▸ **Exercise instructions**: Extend the word study on the Greek verb epilambano below, beginning right after its final line.
* start Text passage *
Comment: In this context epilambano refers to one's initial taking hold of eternal life by believing in the Messiah as one's Redeemer and Lord. Their performance of good works, etc, does not merit their receipt of eternal life but is evidence that they have taken hold of eternal life by believing the Gospel. (cp the intimate coupling of faith and works in Eph 2:8, 9-note and Eph 2:10-note).

Meanings of Epilambano:

(1) Literally, to lay hold of, take a firm hold, grasp or to seize upon anything with the hands (most of the NT uses have this meaning). Laying hold or grasping someone could be for help (Mt 14:31, Mk 8:23, Lk 14:4). Take hold, seize, lay hold of someone with hostile intent (Acts 16:19; 18:17; 21:30), in the sense of capture (Acts 21:33) Seize or snatch up someone (Luke 23:26); Epilambano is used of taking hold in the figurative sense in Heb 8:9.

(2) Figuratively to take any one in one's speech, i.e. to lay hold of something said by Jesus which can be used against him, Lk. 20:20, 26 = “catch someone in a word”
* end Text passage *
* start Dataset extract *
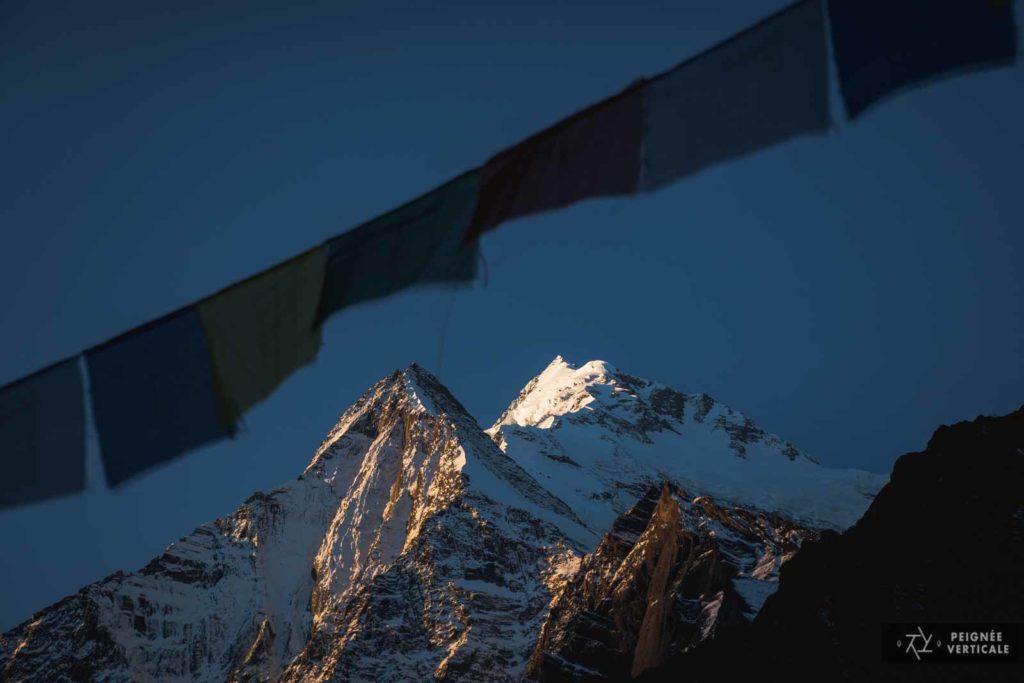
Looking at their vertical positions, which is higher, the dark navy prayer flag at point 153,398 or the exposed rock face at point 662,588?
* end Dataset extract *
▸ **Reply to the task**:
(3) Figuratively, laying hold of another to rescue him from peril, to help, to succor (but see Vine's interpretative thoughts below in verse list).

(4) Figuratively, To seize upon, lay hold of eternal life, (1Ti 6:12, 19) - as seeking to experience eternal life (already possessed - but Paul is calling for Timothy to fully experience what is his possession and privilege by virtue of having given the good confession of faith in Christ.)

Epilambano - 19x in 18v - catch(2), give help(1), gives help(1), seized(2), take hold(2), taking(1), taking hold(1), took(4), took hold(5).

Matthew 14:31 Immediately Jesus stretched out His hand and took hold of him, and said to him, "You of little faith, why did you doubt?"

Mark 8:23 Taking the blind man by the hand, He brought him out of the village; and after spitting on his eyes and laying His hands on him, He asked him, "Do you see anything?"

Luke 9:47 But Jesus, knowing what they were thinking in their heart, took a child and stood him by His side,

Luke 14:4 But they kept silent. And He took hold of him and healed him, and sent him away.

Luke 20:20 So they watched Him, and sent spies who pretended to be righteous, in order that they might catch Him in some statement, so that they could deliver Him to the rule and the authority of the governor.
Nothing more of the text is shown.